#### [TASK LIST]
A) Check each statement against the text on Café Elektric and answer yes or no, quoting the words of the text that decide it: (i) the film runs 80 minutes; (ii) Göttlinger fires Max; (iii) Fredl stabs Erni.
B) Please list every character named in the plot section of the text on Café Elektric.
[TEXT FOR ANALYSIS — start]
- Film poster
- Directed by: Gustav Ucicky
- Written by: Jacques Bachrach Felix Fischer (play)
- Produced by: Count Sascha Kolowrat-Krakowski
- Starring: Marlene Dietrich Willi Forst
- Cinematography: Hans Androschin
- Music by: Gerhard Gruber
- Distributed by: Sascha-Film
- Release date: 25 November 1927;
- Running time: 80 minutes
- Country: Austria
- Language: Silent

= Café Elektric =

1927 film

Café Elektric is a 1927 Austrian silent drama film directed by Gustav Ucicky.

== Plot ==
Erni, the daughter of a wealthy industrialist Göttlinger falls for a pickpocket Fredl, but Fredl prefers Hansi, a prostitute at the Café Elektric. Max who is a Göttlinger architect, loves Erni, until he discovers her relationship with Fredl. Recuperating at the Café Elektric, Max falls in love with Hansi. Göttlinger also liked Hansi, so he fired Max. Max now lives in need with reformed Hansi, but leaves her when he suspects she has returned to prostitution. At the Café Elektric Fredl stabs Hansi. Max now is a reporter who covers the story. Since Hansi is innocent, they reunite.
[TEXT FOR ANALYSIS — finish]
[EXTRACTED RECORDS — start]
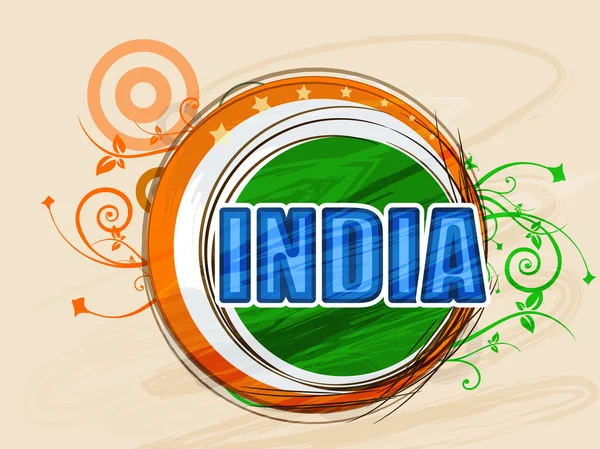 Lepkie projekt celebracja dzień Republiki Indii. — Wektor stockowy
[EXTRACTED RECORDS — finish]
[EXTRACTED RECORDS — start]
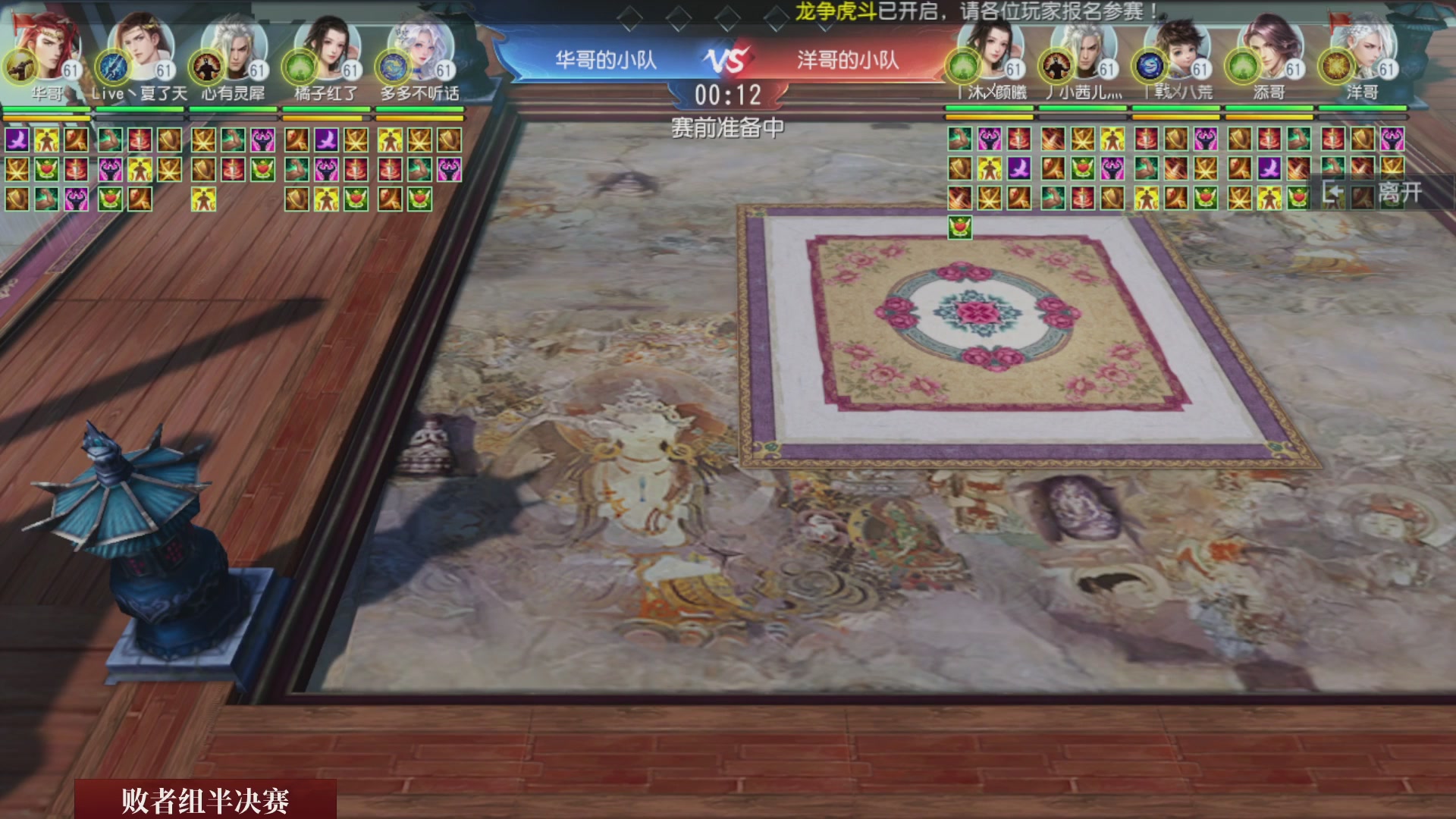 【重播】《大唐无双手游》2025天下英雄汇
[EXTRACTED RECORDS — finish]
#### [ANSWERS FOR THIS EXERCISE]
A)
(i) Yes: "Running time: 80 minutes"
(ii) Yes: "so he fired Max"
(iii) No: "At the Café Elektric Fredl stabs Hansi."

B) Erni, Göttlinger, Fredl, Hansi, Max